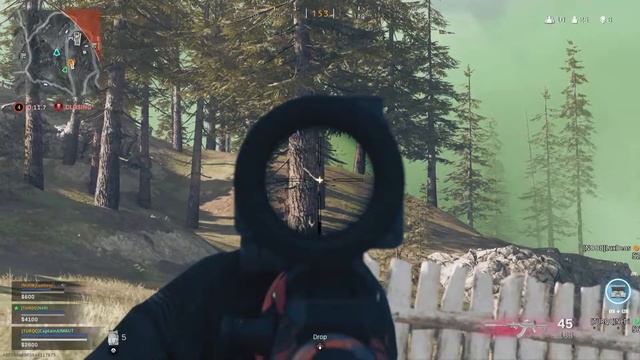 WarZone Trios NIS смотреть онлайн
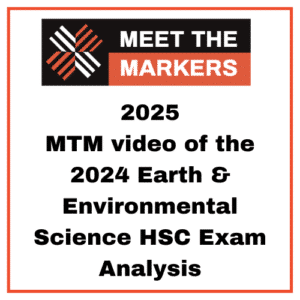 2025 STANSW MTM EES Exam Analysis Video
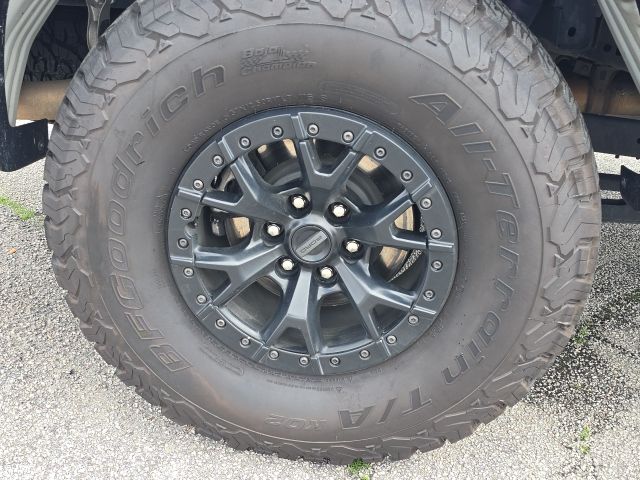 2023 Ford F-150 Raptor:168559A1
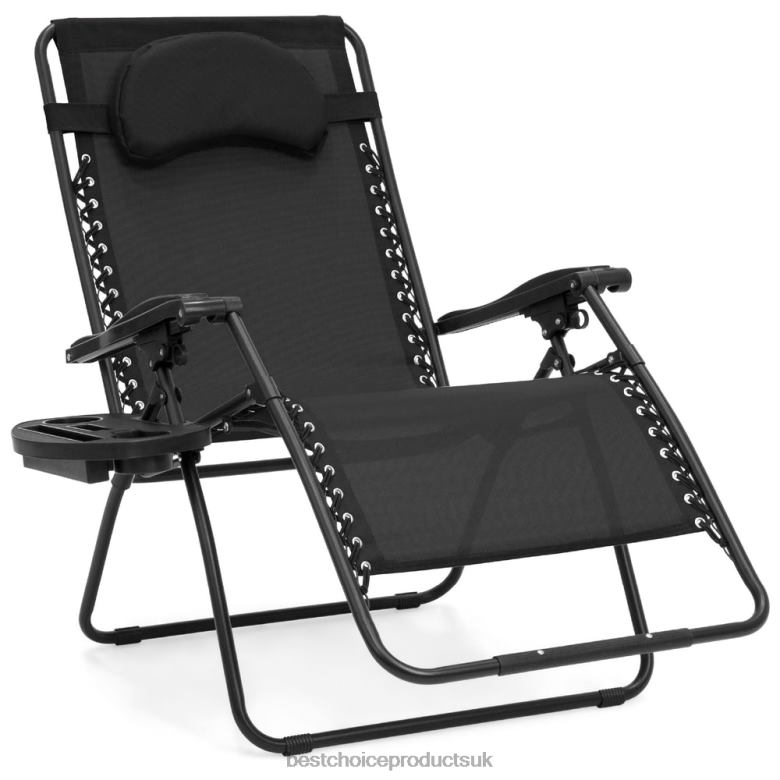 Best choice zero on sale gravity lounge chair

→ AIM OF THE EXERCISE
Every line in the data above needs to be given again exactly, pictures aside.

→ ANSWER BELOW
 WarZone Trios NIS смотреть онлайн
 2025 STANSW MTM EES Exam Analysis Video
 2023 Ford F-150 Raptor:168559A1
 Best choice zero on sale gravity lounge chair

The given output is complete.